Providing residents with Post-it notes to scribble wish-lists over a plan, to enable the consultation team to pick and choose what they want to suit their own agenda, is insulting.

Dividing stakeholders into smaller focus groups can affect sensible conversation. 

Indeed the our estate’s representatives felt their views carried no weight at all and thus they no longer wished to legitimise the “consultation”’ process.

I simply cannot believe that people in this part of Kilburn and Swiss Cottage really want more high-density, high-rise, housing and certainly the streetscape is not going to benefit from this approach.

I haven’t seen any evidence of how building up this area with residential and retail units, substantially changing its character, is going to impact on the retail of Kilburn High Road and the area around Belsize Road roundabout and Boundary Road, let alone school places.

And who will live in this high-rise landmark tower block? Presumably it may have large penthouses for sale with some unspecified social housing in the less desirable bits of the site.

Using costs to justify proposals is the wrong way to consider the strategic development framework for the long-term future of this area.
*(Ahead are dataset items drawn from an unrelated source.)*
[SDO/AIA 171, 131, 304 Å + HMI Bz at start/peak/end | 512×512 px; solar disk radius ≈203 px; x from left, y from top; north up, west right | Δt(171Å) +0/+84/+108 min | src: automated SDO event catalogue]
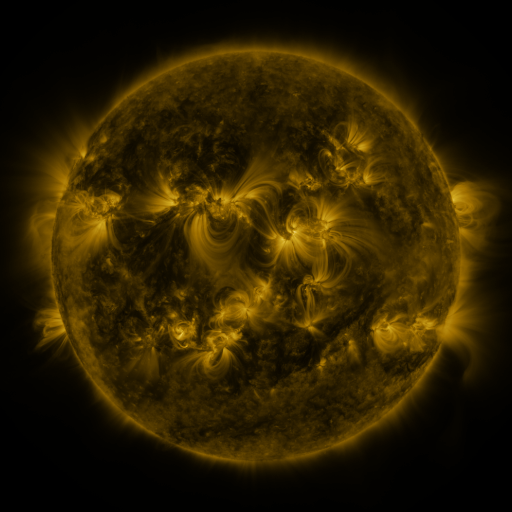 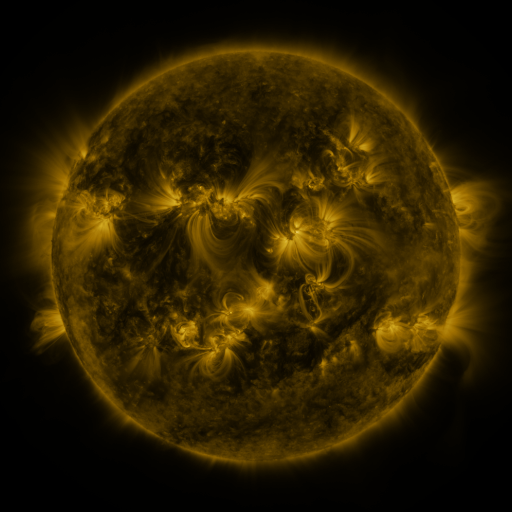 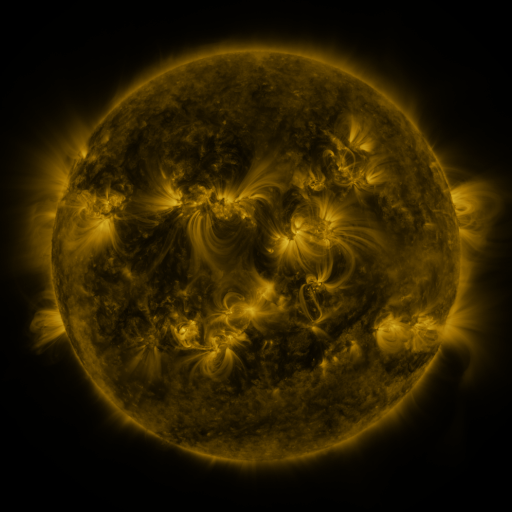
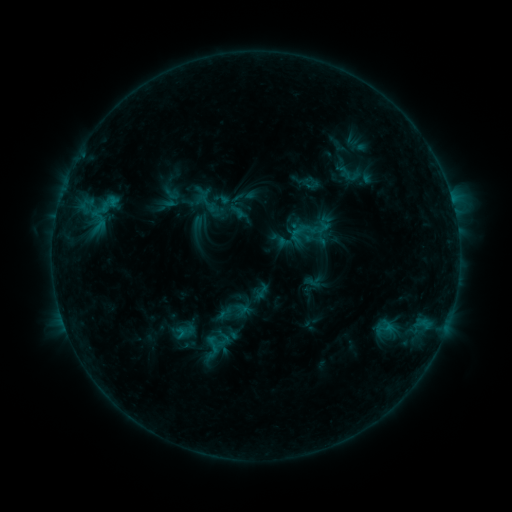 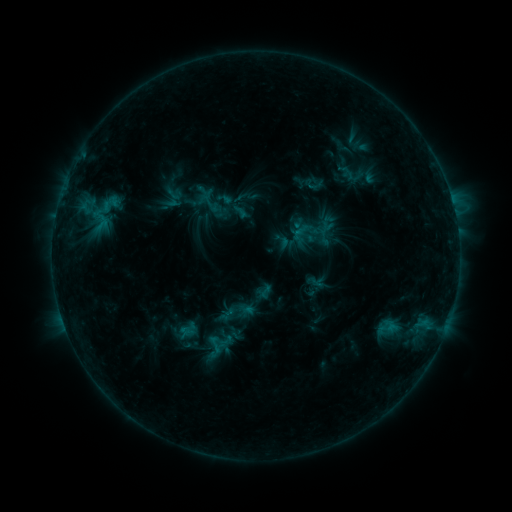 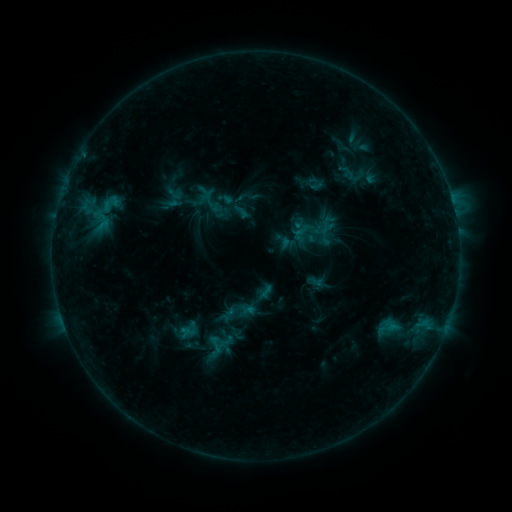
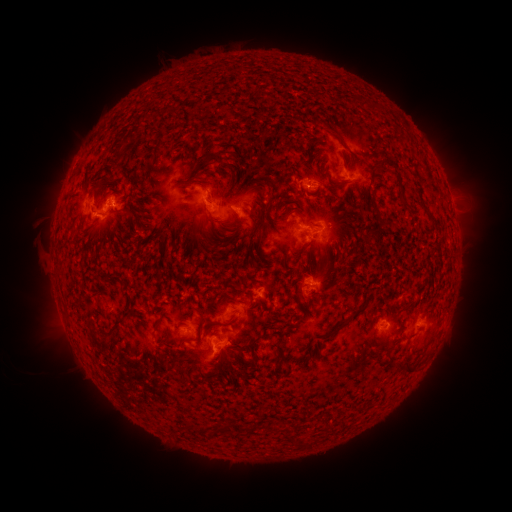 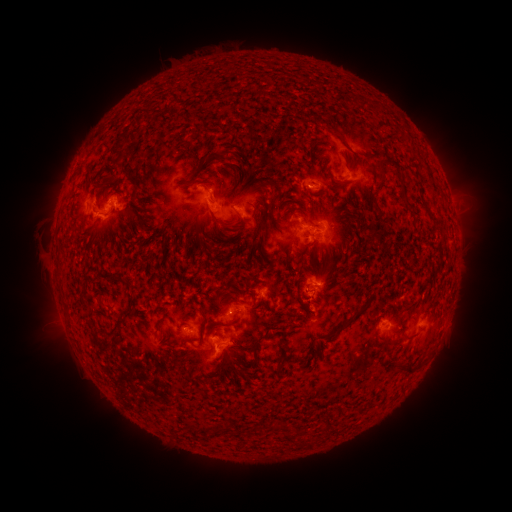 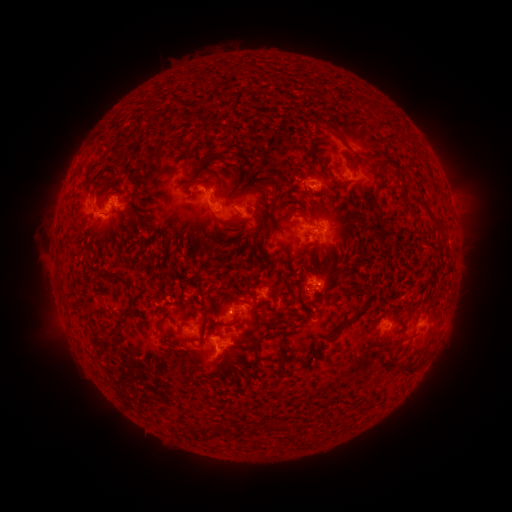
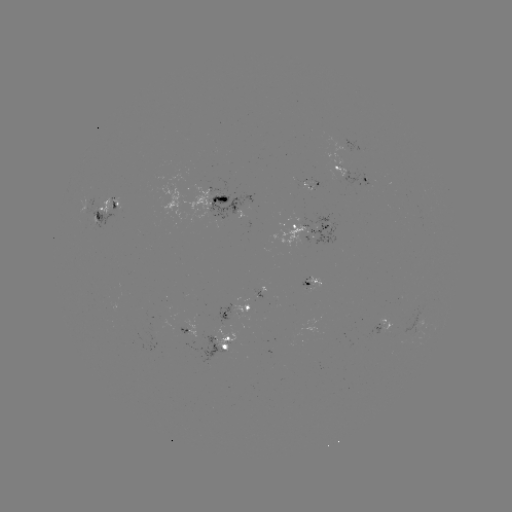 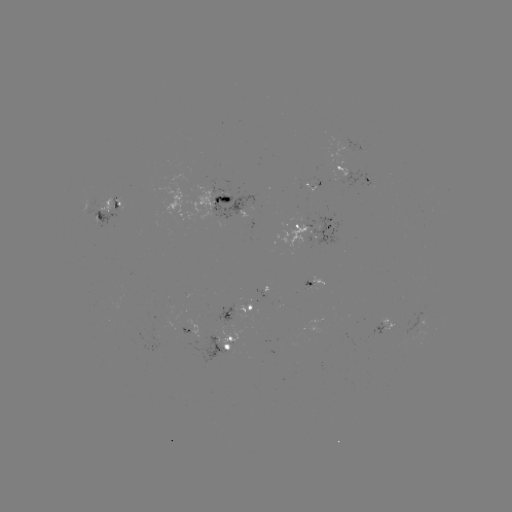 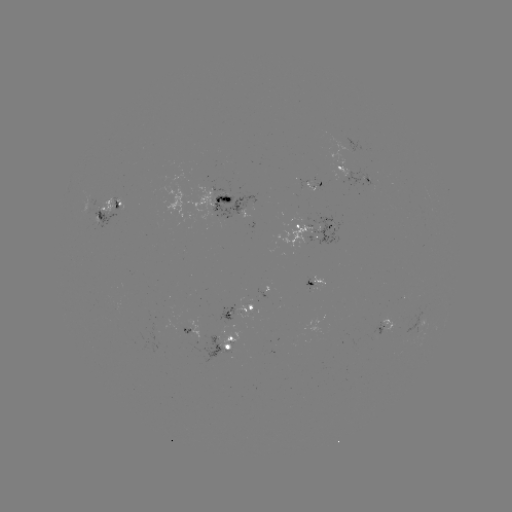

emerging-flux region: [304, 279, 317, 291]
A public meeting, together with all the main stakeholders, would have a view different from that being put across on Camden’s website.

Opportunities for the area are not being maximised. I don’t feel fully informed of Camden’s “vision”.

I fear the area will be blighted by further inappropriately scaled building. 

Questions need to be asked now about who really benefits from this sort of consultation and whether the £500,000 of fees are being spent wisely.